··· LISTING

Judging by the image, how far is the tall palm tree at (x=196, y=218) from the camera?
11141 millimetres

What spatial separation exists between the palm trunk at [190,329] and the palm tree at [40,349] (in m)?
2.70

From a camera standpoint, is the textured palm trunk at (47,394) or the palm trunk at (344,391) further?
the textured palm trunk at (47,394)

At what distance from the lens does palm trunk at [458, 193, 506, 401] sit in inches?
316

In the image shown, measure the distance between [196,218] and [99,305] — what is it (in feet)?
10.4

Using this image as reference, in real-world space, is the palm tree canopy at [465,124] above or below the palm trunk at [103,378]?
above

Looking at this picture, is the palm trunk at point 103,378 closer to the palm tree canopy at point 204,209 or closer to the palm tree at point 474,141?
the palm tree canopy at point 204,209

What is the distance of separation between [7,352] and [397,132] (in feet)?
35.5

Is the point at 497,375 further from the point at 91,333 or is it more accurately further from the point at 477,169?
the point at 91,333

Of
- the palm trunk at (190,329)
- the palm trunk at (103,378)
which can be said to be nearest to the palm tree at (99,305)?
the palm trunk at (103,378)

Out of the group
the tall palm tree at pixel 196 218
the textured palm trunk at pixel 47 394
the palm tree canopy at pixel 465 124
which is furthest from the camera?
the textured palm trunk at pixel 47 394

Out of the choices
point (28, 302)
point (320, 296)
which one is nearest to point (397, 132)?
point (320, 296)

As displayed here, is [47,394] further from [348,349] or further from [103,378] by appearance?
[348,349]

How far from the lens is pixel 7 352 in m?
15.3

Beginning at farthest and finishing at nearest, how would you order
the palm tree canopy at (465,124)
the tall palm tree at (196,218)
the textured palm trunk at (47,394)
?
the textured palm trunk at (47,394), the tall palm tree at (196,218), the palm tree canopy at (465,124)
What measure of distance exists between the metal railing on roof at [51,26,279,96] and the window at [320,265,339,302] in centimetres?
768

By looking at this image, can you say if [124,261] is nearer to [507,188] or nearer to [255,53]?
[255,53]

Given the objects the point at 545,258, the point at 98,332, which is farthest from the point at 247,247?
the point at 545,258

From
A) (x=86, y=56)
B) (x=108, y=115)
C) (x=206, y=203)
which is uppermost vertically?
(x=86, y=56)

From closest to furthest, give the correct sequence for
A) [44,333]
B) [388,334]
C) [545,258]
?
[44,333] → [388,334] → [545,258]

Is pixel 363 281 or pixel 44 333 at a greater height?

······

**INSTRUCTIONS TO FOLLOW**
Give every line of the records above as a JSON list of strings, one string per line, leaving out blank lines.

**FULL OUTPUT**
[
  "Judging by the image, how far is the tall palm tree at (x=196, y=218) from the camera?",
  "11141 millimetres",
  "What spatial separation exists between the palm trunk at [190,329] and the palm tree at [40,349] (in m)?",
  "2.70",
  "From a camera standpoint, is the textured palm trunk at (47,394) or the palm trunk at (344,391) further?",
  "the textured palm trunk at (47,394)",
  "At what distance from the lens does palm trunk at [458, 193, 506, 401] sit in inches?",
  "316",
  "In the image shown, measure the distance between [196,218] and [99,305] — what is it (in feet)?",
  "10.4",
  "Using this image as reference, in real-world space, is the palm tree canopy at [465,124] above or below the palm trunk at [103,378]?",
  "above",
  "Looking at this picture, is the palm trunk at point 103,378 closer to the palm tree canopy at point 204,209 or closer to the palm tree at point 474,141?",
  "the palm tree canopy at point 204,209",
  "What is the distance of separation between [7,352] and [397,132] (in feet)?",
  "35.5",
  "Is the point at 497,375 further from the point at 91,333 or is it more accurately further from the point at 477,169?",
  "the point at 91,333",
  "Of",
  "- the palm trunk at (190,329)",
  "- the palm trunk at (103,378)",
  "which can be said to be nearest to the palm tree at (99,305)?",
  "the palm trunk at (103,378)",
  "Out of the group",
  "the tall palm tree at pixel 196 218",
  "the textured palm trunk at pixel 47 394",
  "the palm tree canopy at pixel 465 124",
  "which is furthest from the camera?",
  "the textured palm trunk at pixel 47 394",
  "Out of the choices",
  "point (28, 302)",
  "point (320, 296)",
  "which one is nearest to point (397, 132)?",
  "point (320, 296)",
  "As displayed here, is [47,394] further from [348,349] or further from [103,378] by appearance?",
  "[348,349]",
  "How far from the lens is pixel 7 352 in m?",
  "15.3",
  "Beginning at farthest and finishing at nearest, how would you order",
  "the palm tree canopy at (465,124)",
  "the tall palm tree at (196,218)",
  "the textured palm trunk at (47,394)",
  "?",
  "the textured palm trunk at (47,394), the tall palm tree at (196,218), the palm tree canopy at (465,124)",
  "What measure of distance exists between the metal railing on roof at [51,26,279,96] and the window at [320,265,339,302] in centimetres?",
  "768",
  "By looking at this image, can you say if [124,261] is nearer to [507,188] or nearer to [255,53]?",
  "[255,53]",
  "Given the objects the point at 545,258, the point at 98,332, which is farthest from the point at 247,247?",
  "the point at 545,258",
  "From",
  "A) (x=86, y=56)",
  "B) (x=108, y=115)",
  "C) (x=206, y=203)",
  "which is uppermost vertically?",
  "(x=86, y=56)",
  "From closest to furthest, give the correct sequence for",
  "A) [44,333]",
  "B) [388,334]",
  "C) [545,258]",
  "?",
  "[44,333] → [388,334] → [545,258]",
  "Is pixel 363 281 or pixel 44 333 at a greater height?"
]